Musk, Tesla’s biggest shareholder, co-founded PayPal, the online payment company now owned by San Jose, California-based EBay Inc., and is CEO of Space Exploration Technologies Inc., a Hawthorne, California-based company that builds spacecraft.

‘Dreams and Visions’

Tesla’s net loss in the first quarter almost doubled to $29.5 million from a year earlier. The deficit is more than half the $55.7 million the carmaker lost in all of 2009.

“They brought this thing into a market that was not rewarding hype,” said Michael Holland, who oversees more than $4 billion as chairman of Holland & Co. in New York. “The stock did get its pop, and now it’s plagued by the reality of the marketplace.

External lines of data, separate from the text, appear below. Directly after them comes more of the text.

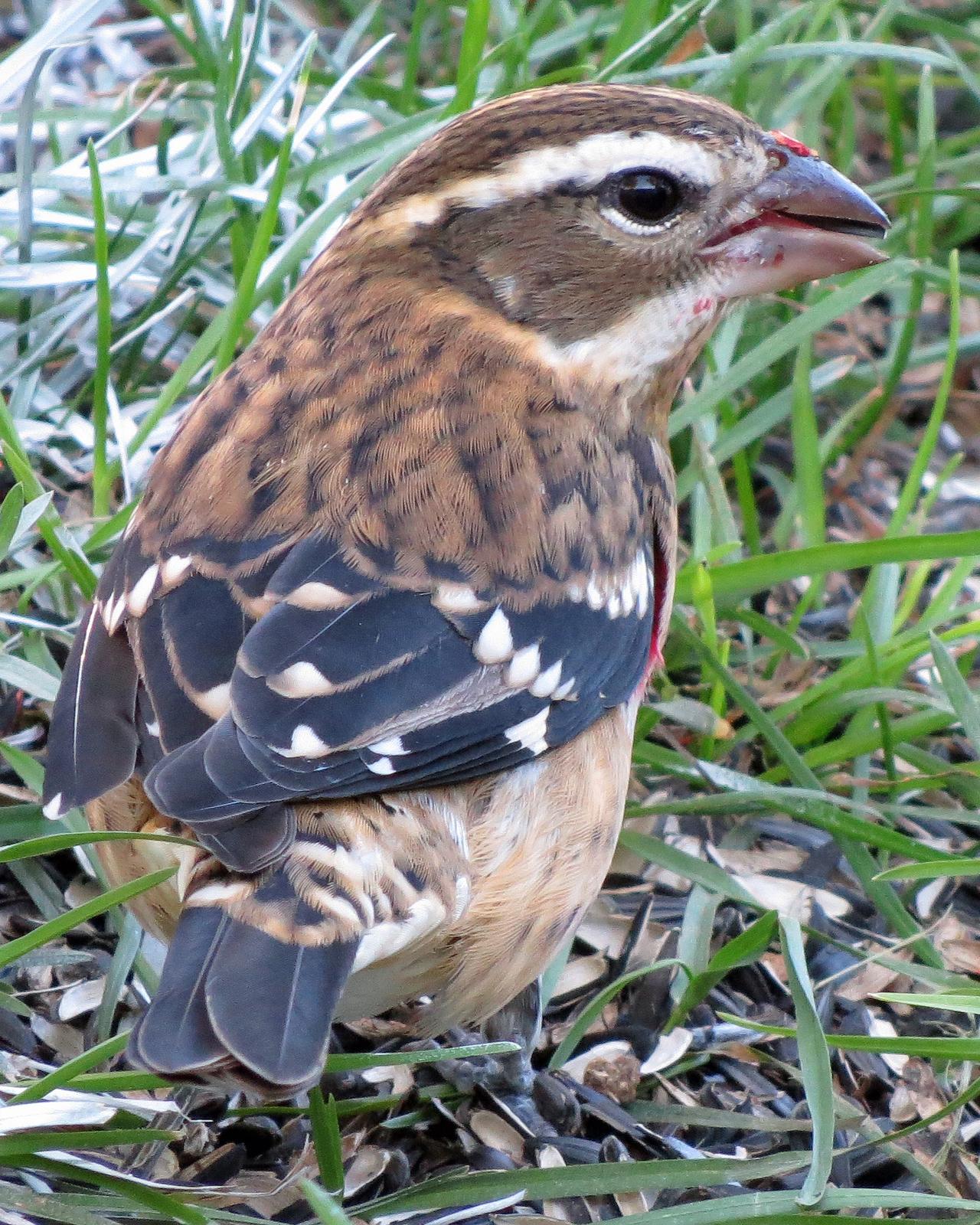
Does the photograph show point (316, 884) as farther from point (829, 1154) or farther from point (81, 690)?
point (829, 1154)

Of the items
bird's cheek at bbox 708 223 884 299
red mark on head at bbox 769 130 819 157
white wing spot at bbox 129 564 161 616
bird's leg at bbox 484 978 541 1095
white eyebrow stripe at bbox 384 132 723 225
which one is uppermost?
white eyebrow stripe at bbox 384 132 723 225

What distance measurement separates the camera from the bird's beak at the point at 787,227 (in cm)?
343

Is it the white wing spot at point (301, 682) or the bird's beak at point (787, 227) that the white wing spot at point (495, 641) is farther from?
the bird's beak at point (787, 227)

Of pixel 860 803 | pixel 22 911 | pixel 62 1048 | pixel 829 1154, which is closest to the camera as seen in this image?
pixel 829 1154

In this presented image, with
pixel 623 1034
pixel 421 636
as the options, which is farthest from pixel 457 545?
pixel 623 1034

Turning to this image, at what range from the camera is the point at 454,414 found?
3.19 metres

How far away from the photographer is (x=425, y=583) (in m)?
2.89

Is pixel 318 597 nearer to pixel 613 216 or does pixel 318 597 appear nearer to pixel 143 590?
pixel 143 590

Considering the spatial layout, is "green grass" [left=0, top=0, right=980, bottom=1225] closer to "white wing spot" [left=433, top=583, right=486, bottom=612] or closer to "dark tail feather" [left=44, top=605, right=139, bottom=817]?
"dark tail feather" [left=44, top=605, right=139, bottom=817]

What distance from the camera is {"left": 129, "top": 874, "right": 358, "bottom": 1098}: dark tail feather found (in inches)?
92.6

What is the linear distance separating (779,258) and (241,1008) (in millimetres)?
1884

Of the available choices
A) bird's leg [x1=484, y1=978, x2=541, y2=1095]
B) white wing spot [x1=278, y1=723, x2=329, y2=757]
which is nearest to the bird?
white wing spot [x1=278, y1=723, x2=329, y2=757]

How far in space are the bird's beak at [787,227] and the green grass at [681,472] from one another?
605mm

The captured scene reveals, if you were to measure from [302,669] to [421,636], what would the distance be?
0.23 meters
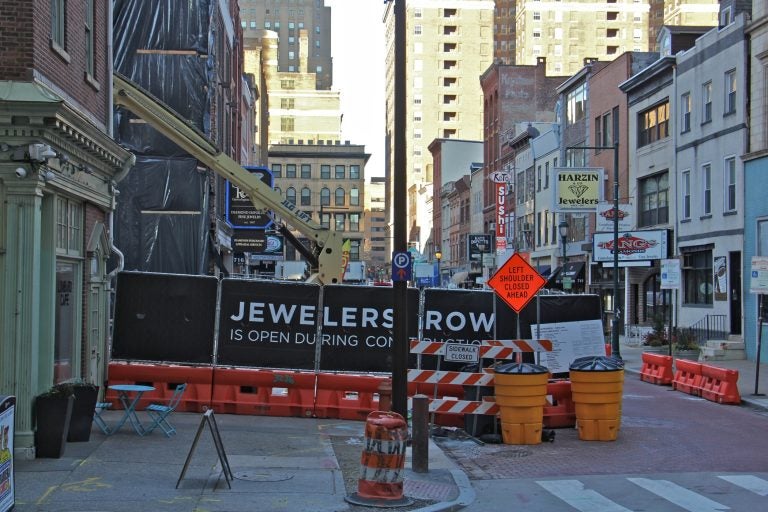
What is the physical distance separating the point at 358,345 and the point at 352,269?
54.1 meters

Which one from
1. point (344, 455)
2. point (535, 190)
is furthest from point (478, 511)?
point (535, 190)

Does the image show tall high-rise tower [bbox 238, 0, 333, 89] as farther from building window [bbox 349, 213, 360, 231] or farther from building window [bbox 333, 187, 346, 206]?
building window [bbox 349, 213, 360, 231]

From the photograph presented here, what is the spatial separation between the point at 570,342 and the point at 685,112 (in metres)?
22.3

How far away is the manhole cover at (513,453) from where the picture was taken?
44.3ft

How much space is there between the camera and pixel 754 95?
1203 inches

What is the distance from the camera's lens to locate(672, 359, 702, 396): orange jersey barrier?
2194cm

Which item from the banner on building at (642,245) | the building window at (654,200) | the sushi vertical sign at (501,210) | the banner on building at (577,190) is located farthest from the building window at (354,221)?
the banner on building at (577,190)

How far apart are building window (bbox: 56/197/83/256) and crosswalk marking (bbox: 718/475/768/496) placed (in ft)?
30.2

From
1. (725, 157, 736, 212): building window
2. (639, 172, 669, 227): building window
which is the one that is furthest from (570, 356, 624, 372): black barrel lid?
(639, 172, 669, 227): building window

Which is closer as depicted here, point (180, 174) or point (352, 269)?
point (180, 174)

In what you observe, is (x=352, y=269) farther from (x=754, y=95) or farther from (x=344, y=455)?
(x=344, y=455)

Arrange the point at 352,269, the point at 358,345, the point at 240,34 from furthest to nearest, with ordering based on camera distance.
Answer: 1. the point at 352,269
2. the point at 240,34
3. the point at 358,345

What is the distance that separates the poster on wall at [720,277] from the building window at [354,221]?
82049 mm

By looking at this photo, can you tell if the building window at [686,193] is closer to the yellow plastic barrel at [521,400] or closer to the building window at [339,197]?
the yellow plastic barrel at [521,400]
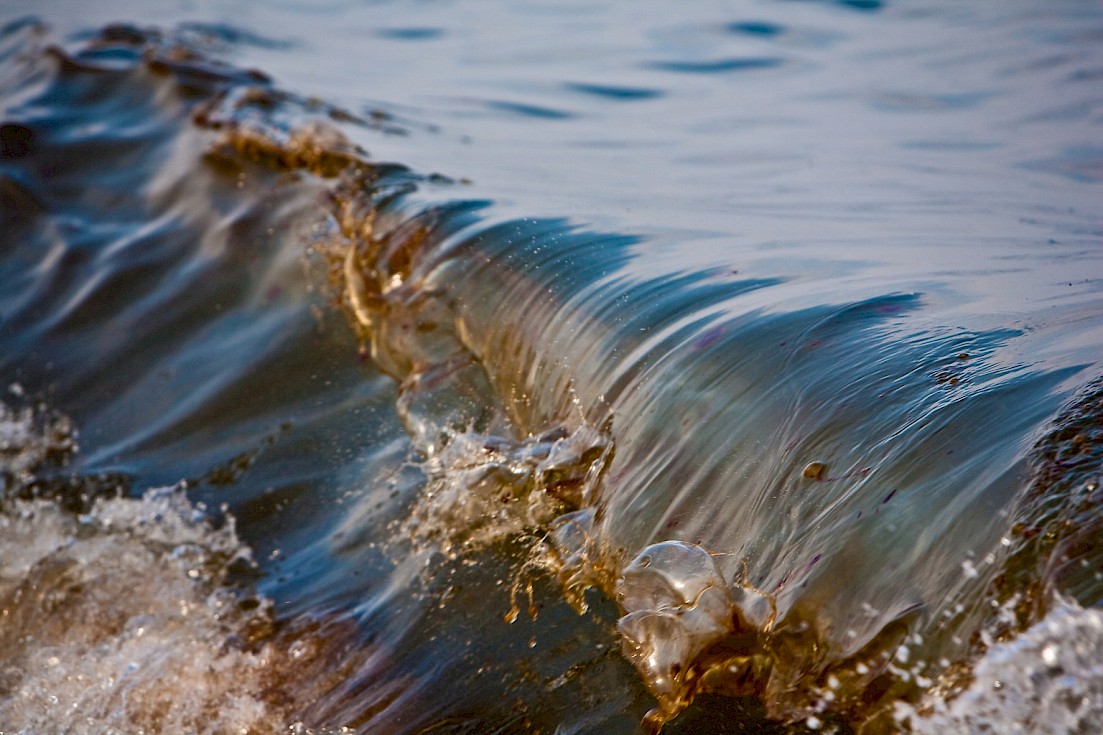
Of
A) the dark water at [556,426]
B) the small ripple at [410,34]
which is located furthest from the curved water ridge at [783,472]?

The reality of the marketplace is that people aren’t paying for dreams and visions.”

At the original midpoint price of $15, Tesla was valued at 5.5 times its net tangible assets, a measure of shareholder equity that excludes assets that can’t be sold in liquidation. That’s triple the median 1.82 times for automotive companies globally, data compiled by Bloomberg show.

Tesla will use the IPO and the federal loan to develop its lithium-ion battery-powered Model S, an electric sedan intended to travel 160 miles (257 kilometers) per charge, by 2012. The company plans to produce at least 20,000 units of the Model S each year.

As Tesla focuses on creating a niche for premium-priced electric vehicles, Yokohama, Japan-based Nissan Motor Co. and General Motors Co. are developing battery-powered vehicles to appeal to mainstream buyers.

Nissan’s electric Leaf hatchback, which has a range of 100 miles, goes on sale in the U.S. later this year with a base price of $32,780, or a third that of Tesla’s Roadster.

GM plans to introduce the Chevrolet Volt electric car in November. The Detroit-based automaker is preparing for an IPO that may sell 20 percent of the Treasury’s stake in the company and reduce the U.S. to a minority owner, two people familiar with the plan said last month.